[AUFGABEN BEARBEITEN]
[1] Gib den Textauszug über Adorno wortgetreu wieder, und zwar zwischen „Michael Hirsch: Es“ und „seiner Lieblingswörter ist).“, beide Stellen eingeschlossen.
[2] Nenne alle Personen, die im Textauszug über Adorno namentlich vorkommen.

[TEXTAUSZUG]
◆ ◆ ◆ ◆

Die Befreiung der Zeit, die Verkürzung des Arbeitstags ist der konkreteste reformistische Ansatzpunkt für eine radikale Veränderung der falsch eingerichteten Gesellschaft. Hier geht es für uns alle darum, nicht nur ideologisch, sondern konkret mit unserem Leben fortschrittlich zu werden, und den Bruch mit der zeitgenössischen Ideologie der Beschäftigung voranzutreiben.

"More invitational, less insistent"

Inwiefern war Adorno auch im Negativen Bezugspunkt für dieses Buch?

Michael Hirsch: Es ist die prinzipielle Geste "mit Adorno über Adorno hinaus", also das Plädoyer für einen Bruch mit dem leicht zwanghaften Negativismus in seinem Denken. Also eine Abwendung von dem zu geschlossenen Modus der Gesellschaftskritik. Dieser Modus legt implizit nahe, dass wir unsere hauptsächlichen Anstrengungen auf die theoretische Durchdringung, und die politische Änderung der bislang falsch eingerichteten Gesellschaft konzentrieren sollten.

Dieser Modus erzeugt die Gefahr einer gewissen Verbiesterung der Gesellschaftskritik und des politischen Aktivismus. Damit will ich nicht gegen Schärfe theoretischer und politischer Kritik plädieren, im Gegenteil, ich bin extrem affiziert von Adornos diesbezüglicher Emphase (was ja eines seiner Lieblingswörter ist).

Der Punkt ist nur, dass man dazu ein Gegengewicht braucht, um sich nicht zu verhärten, und um nicht zu verzweifeln. Man muss die eigene Identität, die eigene Modalität wechseln, changieren können, um geschmeidiger zu werden, um also, wie Adorno es nennt, das eigene Leben zum "hinfälligen Bild eines richtigen zu machen".

Anders gesagt, es geht nicht nur darum, wie Adorno sagt, weder an der eigenen Ohnmacht noch an der Macht der anderen zu verzweifeln. Das ist noch zu voluntaristisch gedacht, rein aus der Vorstellung heraus (und wir sehen ja auch, es hat nicht so wirklich gut geklappt damit für viele!).

Es geht für alle Progressiven vor allem darum, um die tolle marxistische Feministin Kathi Weeks zu zitieren, in Diskursen, Forderungen und Handlungsmodellen more invitational, less insistent zu werden, also weniger insistierend als vielmehr einladend. Nur dadurch wird das emanzipatorische Projekt wirklich attraktiv, und wirkt ansteckend - was in unserer Zeit besonders wichtig ist, wo es zwar viele Krisen und Politisierungen gibt, aber wenig ethisch glaubwürdige Bewegungen. Die Hoffnung muss als praktische Tugend glaubhaft existenziell vorgeführt werden, im Modus einer leidenschaftlichen, aber nicht erbitterten Verkörperung.

Darum teile ich auch überhaupt nicht Adornos Aversion gegen den Existenzialismus, dessen Spontaneismus und Authentizitätsglauben er verwarf. Ich hingegen denke, dass die emanzipatorische Linke natürlich immer marxistisch sein wird, aber ohne existenzialistische Momente kaum Verankerungen im Alltag und in konkreten Praktiken finden wird.

◆ ◆ ◆ ◆

[DATENÜBERSICHT]
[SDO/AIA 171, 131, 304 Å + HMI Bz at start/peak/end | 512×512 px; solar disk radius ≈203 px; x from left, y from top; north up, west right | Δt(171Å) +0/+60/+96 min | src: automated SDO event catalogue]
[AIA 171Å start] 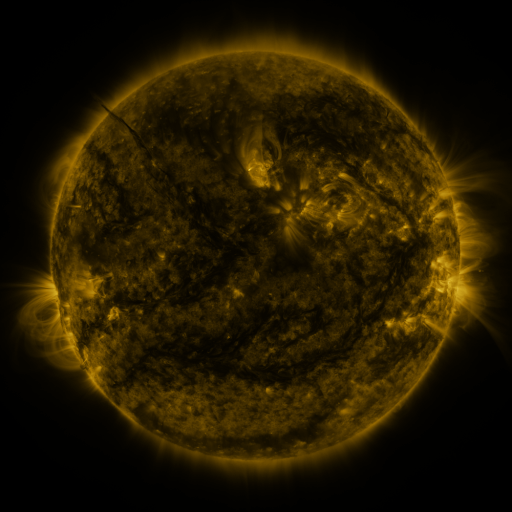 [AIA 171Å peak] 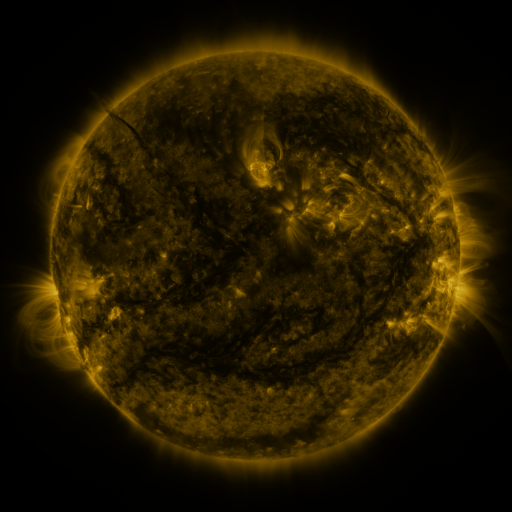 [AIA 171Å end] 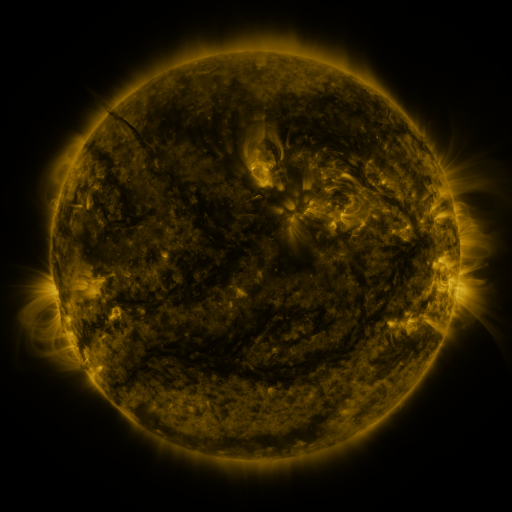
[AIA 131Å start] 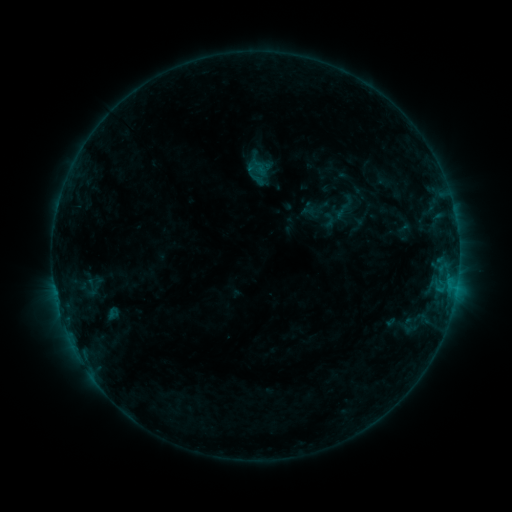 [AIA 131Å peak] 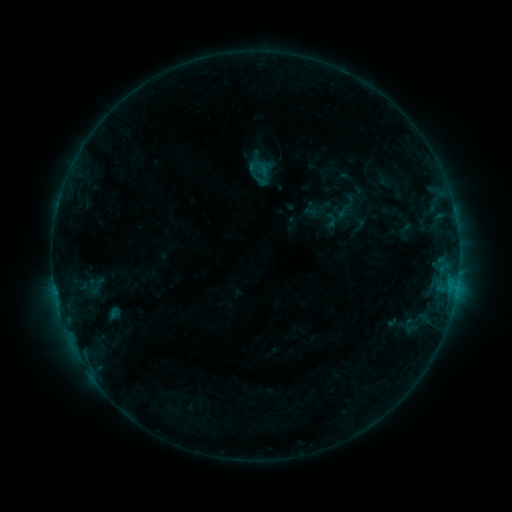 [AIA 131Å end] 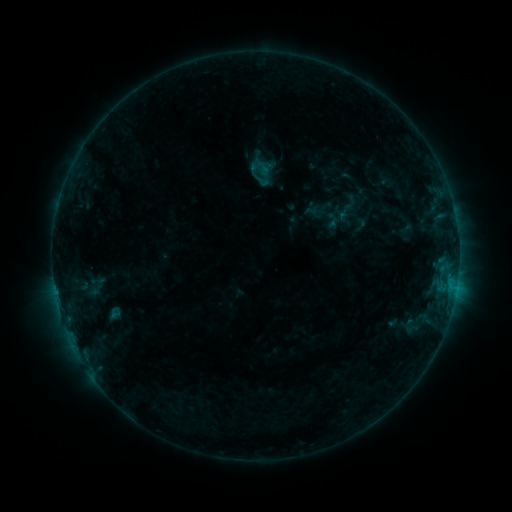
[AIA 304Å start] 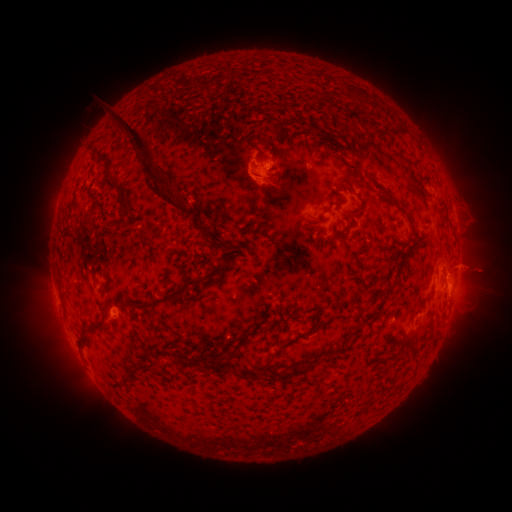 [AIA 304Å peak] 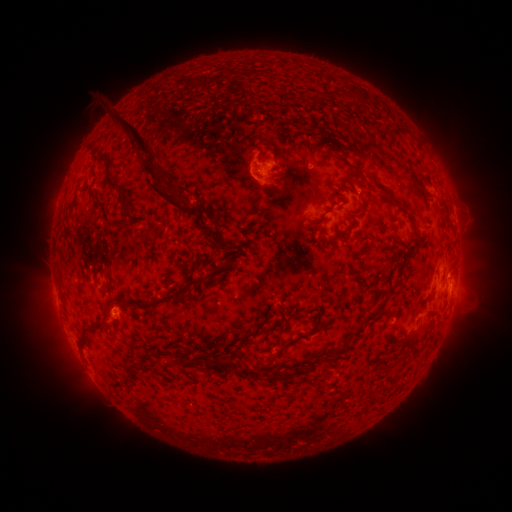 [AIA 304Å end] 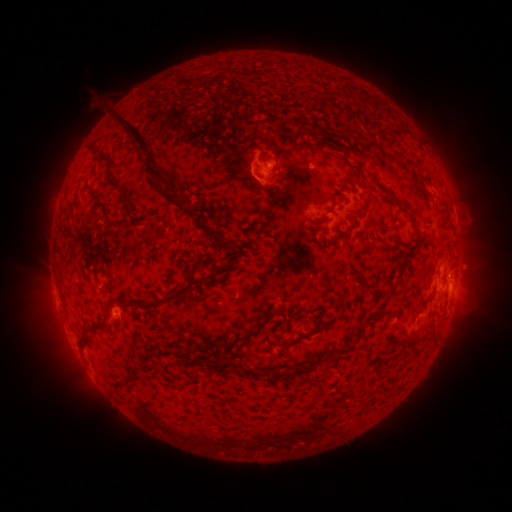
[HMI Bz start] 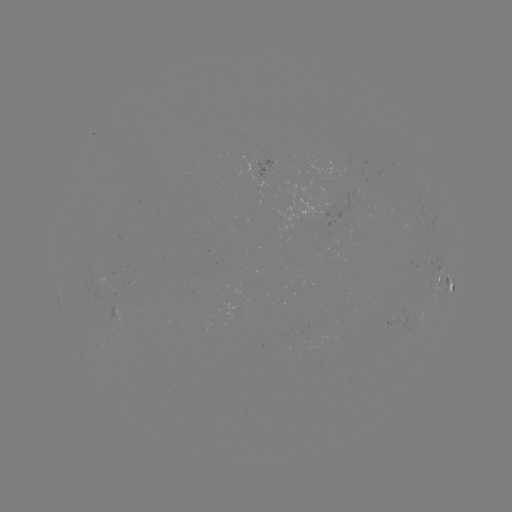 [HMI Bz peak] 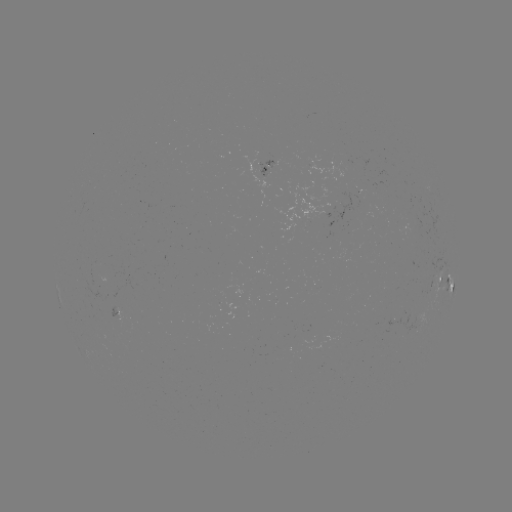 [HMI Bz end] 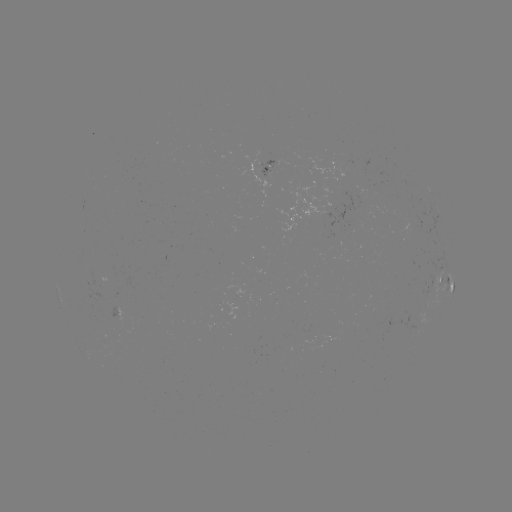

◆ ◆ ◆ ◆

[LÖSUNGEN]
[1]
Michael Hirsch: Es ist die prinzipielle Geste "mit Adorno über Adorno hinaus", also das Plädoyer für einen Bruch mit dem leicht zwanghaften Negativismus in seinem Denken. Also eine Abwendung von dem zu geschlossenen Modus der Gesellschaftskritik. Dieser Modus legt implizit nahe, dass wir unsere hauptsächlichen Anstrengungen auf die theoretische Durchdringung, und die politische Änderung der bislang falsch eingerichteten Gesellschaft konzentrieren sollten.

Dieser Modus erzeugt die Gefahr einer gewissen Verbiesterung der Gesellschaftskritik und des politischen Aktivismus. Damit will ich nicht gegen Schärfe theoretischer und politischer Kritik plädieren, im Gegenteil, ich bin extrem affiziert von Adornos diesbezüglicher Emphase (was ja eines seiner Lieblingswörter ist).

[2] Adorno, Michael Hirsch, Kathi Weeks